What Is a Forever Postage Stamp?

American Flag image by dwight9592 from Fotolia.com

The United States Postal Service released the Forever Stamp in April 2007. The Forever Stamp is equivalent to a First-Class mail stamp and is used as a buffer against inflation of stamp prices. Since postage stamp rates have increased 13 times in the past 32 years, the Postal Service hopes to offer the Forever Stamp as an alternative to ever-increasing rates.


Forever Stamps have the same value as current First-Class mail stamps, which you use to mail standard 1 oz. letters. Purchase Forever Stamps at your local post office, at USPS.com, from automated postage machines and by phone at 1-800-STAMP-24. Forever Stamps are also available at grocery stores and other retail outlets.

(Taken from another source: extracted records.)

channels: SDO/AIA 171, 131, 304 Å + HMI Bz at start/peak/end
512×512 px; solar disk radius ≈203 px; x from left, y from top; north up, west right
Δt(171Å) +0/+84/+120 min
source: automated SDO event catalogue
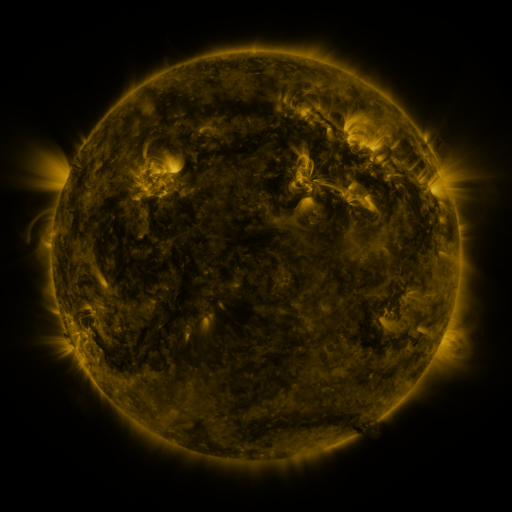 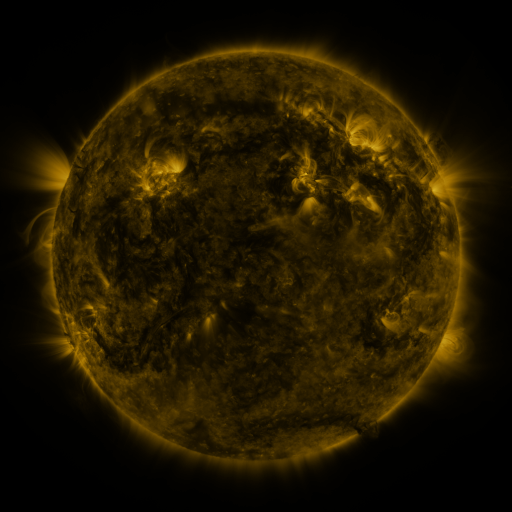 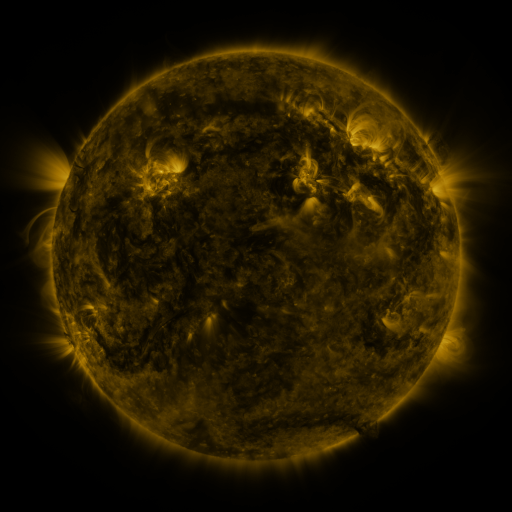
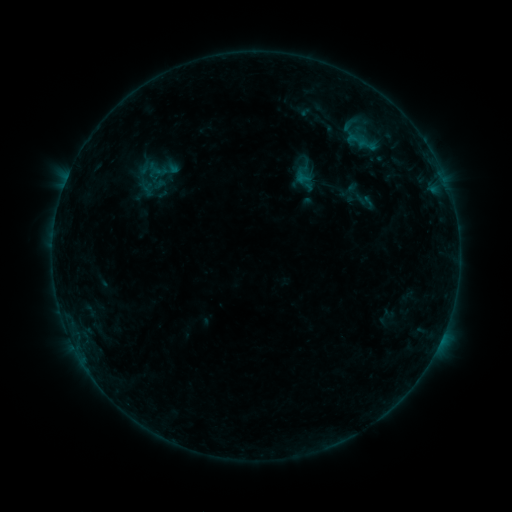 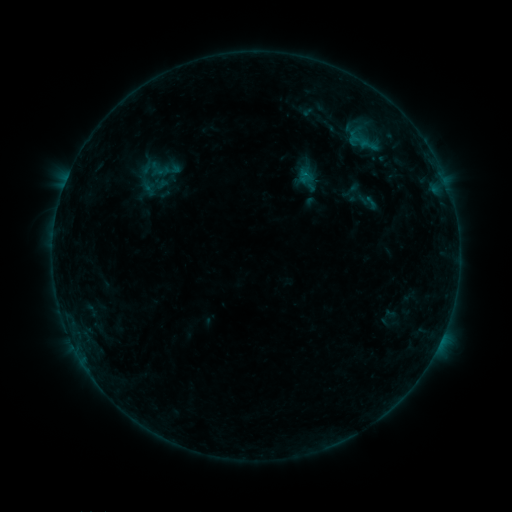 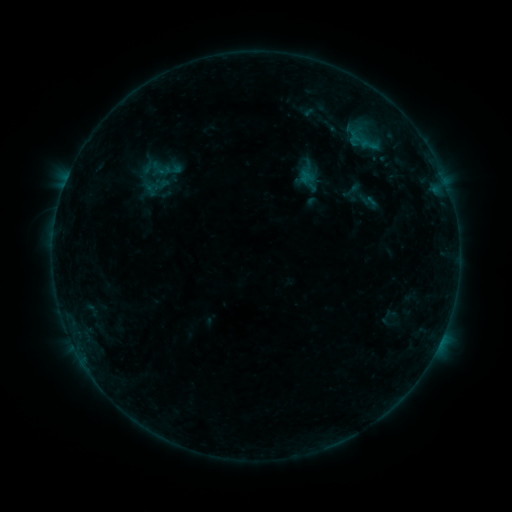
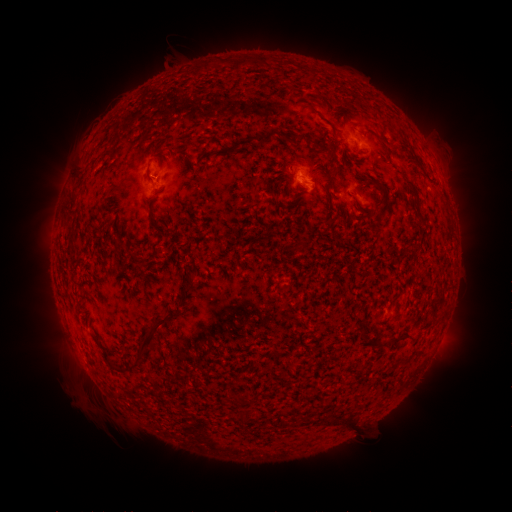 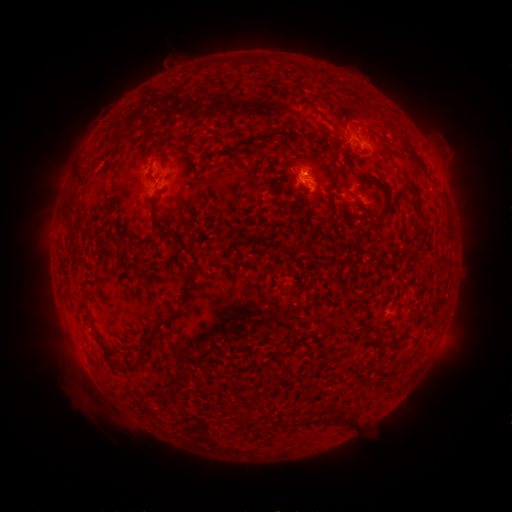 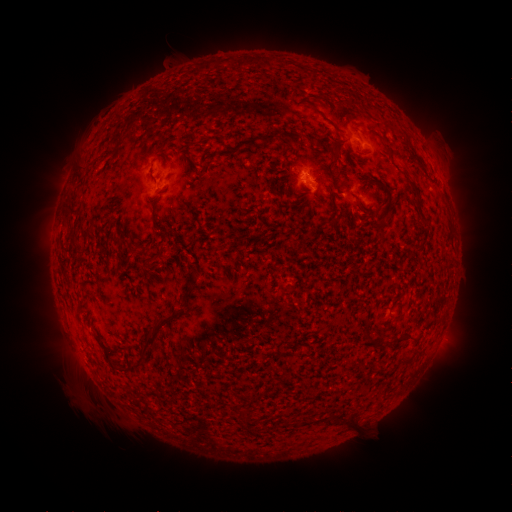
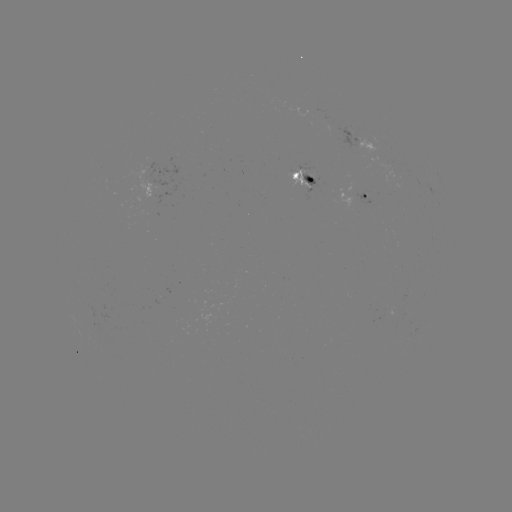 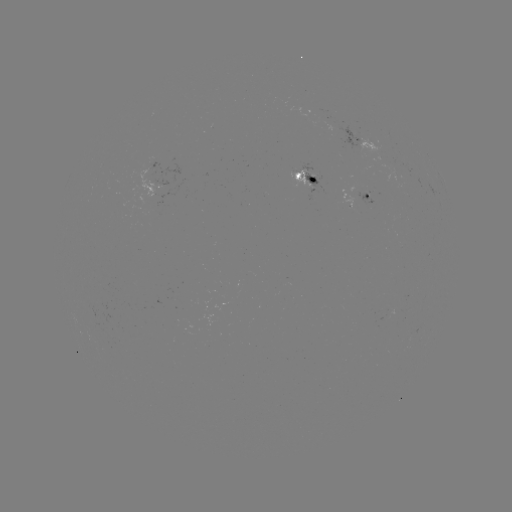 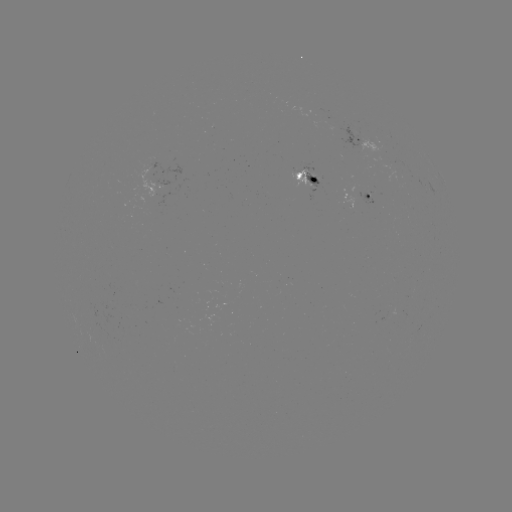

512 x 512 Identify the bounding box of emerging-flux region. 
[308, 172, 321, 182].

The Forever Stamp shows a picture of the Liberty Bell with the words “USA First-Class” and "Forever" displayed vertically, instead of a price denomination. The stamp was dedicated next to the Liberty Bell in 2007 and is meant to reflect the patriotic feelings exuded by the symbol.

Usage and Pricing

While Forever Stamps are priced at the same rate as current First-Class stamps, they can be used at anytime in the future. For example, in May 2008, First-Class stamps and Forever Stamps were priced at 42 cents. If the First-Class stamp was later increased by several cents, the Forever Stamps purchased at 42 cents would still be valid, while the regular First-Class stamps would require additional 2 or 3 cent stamps. However, any Forever Stamps purchased after the new rate was established would reflect the price increase. Forever Stamps may be used for international mailing but additional postage may be required.


National inflation rates have had adverse effects on the U.S. Postal Service. The Forever Stamp was designed to relieve some of the pressure. For instance, when you purchase Forever Stamps, they eliminate your need for 2 cent stamps after rate increases. This saves the USPS money, since 2 cent stamps cost more to produce than their value.

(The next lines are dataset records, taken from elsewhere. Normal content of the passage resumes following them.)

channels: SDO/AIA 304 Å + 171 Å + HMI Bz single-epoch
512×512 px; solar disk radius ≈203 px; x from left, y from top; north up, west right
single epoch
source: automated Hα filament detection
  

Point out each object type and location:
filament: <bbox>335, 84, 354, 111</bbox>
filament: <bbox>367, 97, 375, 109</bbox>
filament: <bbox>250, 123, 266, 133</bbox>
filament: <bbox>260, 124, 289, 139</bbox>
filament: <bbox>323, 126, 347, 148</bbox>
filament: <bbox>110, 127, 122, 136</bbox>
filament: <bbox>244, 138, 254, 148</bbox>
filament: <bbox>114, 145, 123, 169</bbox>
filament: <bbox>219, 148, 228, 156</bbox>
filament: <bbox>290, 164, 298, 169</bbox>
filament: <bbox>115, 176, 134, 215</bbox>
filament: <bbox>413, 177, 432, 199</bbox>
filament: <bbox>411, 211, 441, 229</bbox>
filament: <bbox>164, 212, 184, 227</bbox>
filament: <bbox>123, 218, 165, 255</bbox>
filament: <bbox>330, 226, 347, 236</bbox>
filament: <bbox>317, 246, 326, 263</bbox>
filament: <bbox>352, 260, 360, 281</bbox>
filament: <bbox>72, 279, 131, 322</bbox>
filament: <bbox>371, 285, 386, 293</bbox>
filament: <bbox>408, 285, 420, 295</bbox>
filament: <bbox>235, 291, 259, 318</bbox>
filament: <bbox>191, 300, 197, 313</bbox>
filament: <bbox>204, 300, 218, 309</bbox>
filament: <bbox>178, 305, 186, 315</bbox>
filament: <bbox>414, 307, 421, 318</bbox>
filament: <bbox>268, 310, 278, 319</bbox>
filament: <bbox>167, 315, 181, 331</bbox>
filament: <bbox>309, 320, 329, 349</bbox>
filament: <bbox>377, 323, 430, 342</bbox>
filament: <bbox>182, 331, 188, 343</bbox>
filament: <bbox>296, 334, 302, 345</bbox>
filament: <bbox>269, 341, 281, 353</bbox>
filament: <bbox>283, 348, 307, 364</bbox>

Additionally, the USPS designed Forever Stamps to help to offset growing gas prices. "Washington Post" writer Christopher Lee notes, “When the price of a gallon of gasoline goes up 1 cent, for instance, it costs the Postal Service $8 million a year. The agency, which employs 700,000 people, is funded by operating revenue, not taxes.” When you choose to stock up on Forever Stamps, there is a larger chunk of revenue available immediately to the USPS, rather than if you buy only one or two stamps at a time.

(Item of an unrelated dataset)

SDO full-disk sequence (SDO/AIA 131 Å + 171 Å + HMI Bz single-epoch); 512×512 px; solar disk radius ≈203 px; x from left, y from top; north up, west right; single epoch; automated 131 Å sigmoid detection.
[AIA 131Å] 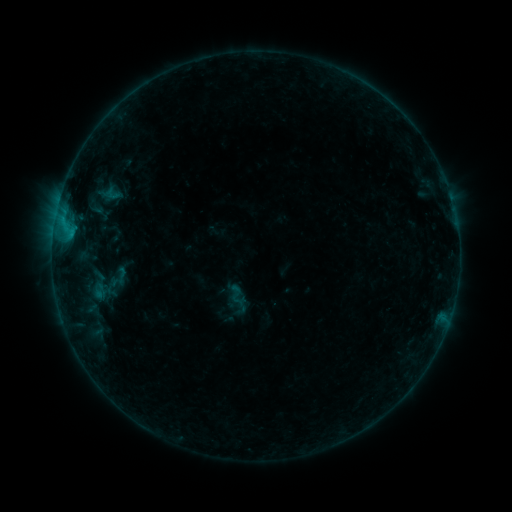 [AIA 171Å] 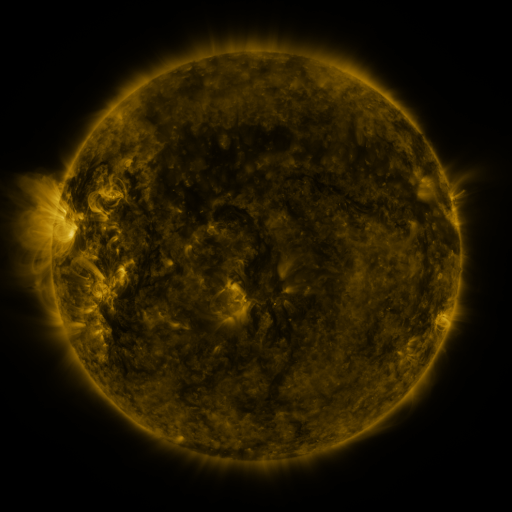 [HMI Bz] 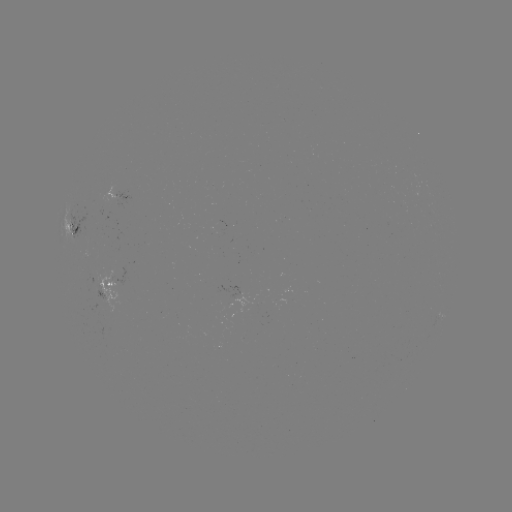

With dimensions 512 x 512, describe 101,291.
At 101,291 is sigmoid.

Some people have expressed concerns about the Forever Stamp and its revenues. In the "Washington Post" article, "Post Office Hopes Idea of 'Forever Stamp' Sticks," writer Christopher Lee notes that while early sales have been positive, future revenues may display a downward trend. Over six billion Forever Stamps were sold within the first year of their existence, but there is no guarantee that this buying trend will continue. Lee also wonders what the purpose of a First-Class stamp is now that Forever Stamps are available.